### [WHAT IS BEING ASKED]
Give the listing again exactly, omitting its images.

### [INFORMATION SHOWN]
[Start of Attachment]
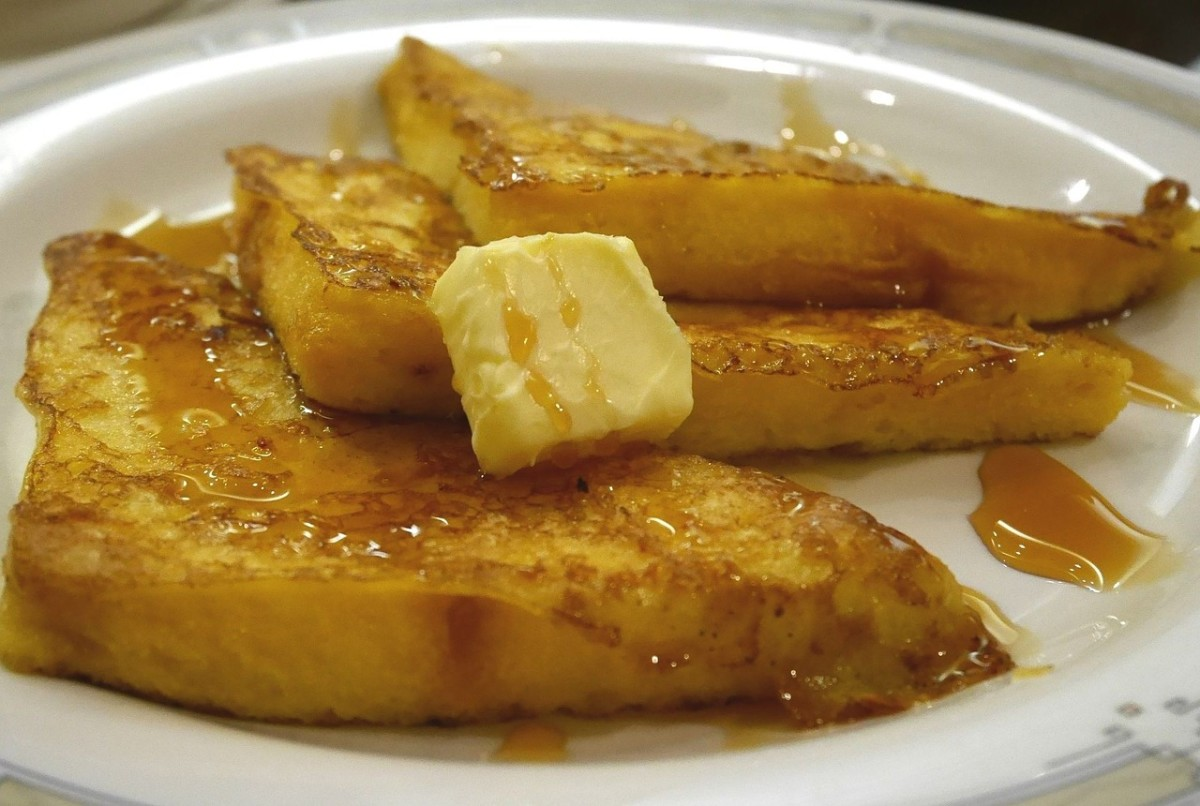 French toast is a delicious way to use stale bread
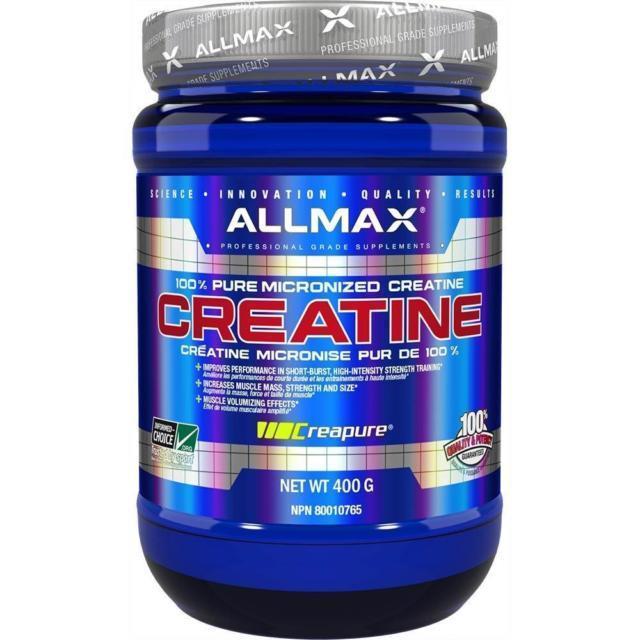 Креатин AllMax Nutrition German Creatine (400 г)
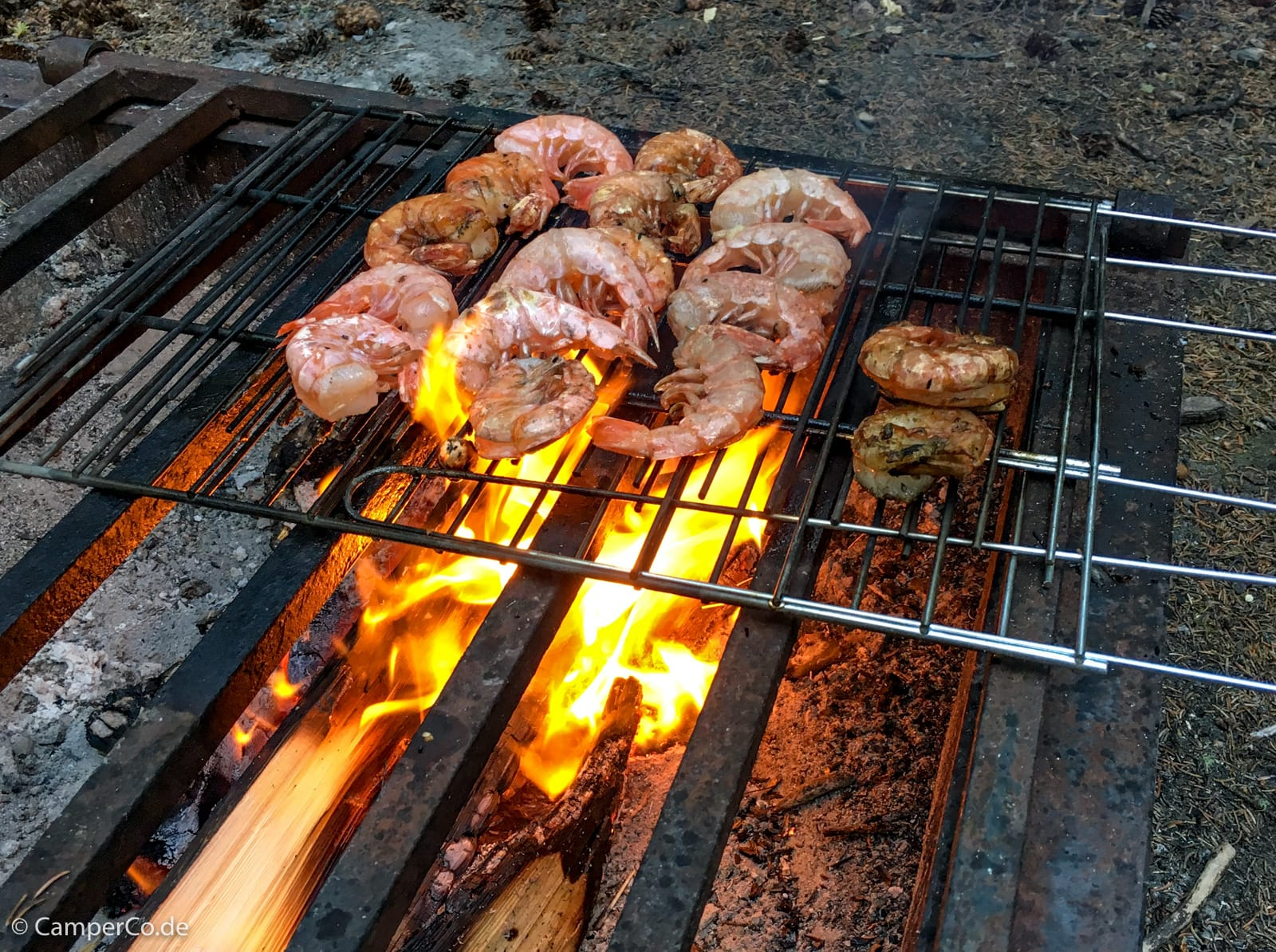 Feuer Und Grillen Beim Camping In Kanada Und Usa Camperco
[End of Attachment]
### [YOUR SOLUTION]
 French toast is a delicious way to use stale bread
 Креатин AllMax Nutrition German Creatine (400 г)
 Feuer Und Grillen Beim Camping In Kanada Und Usa Camperco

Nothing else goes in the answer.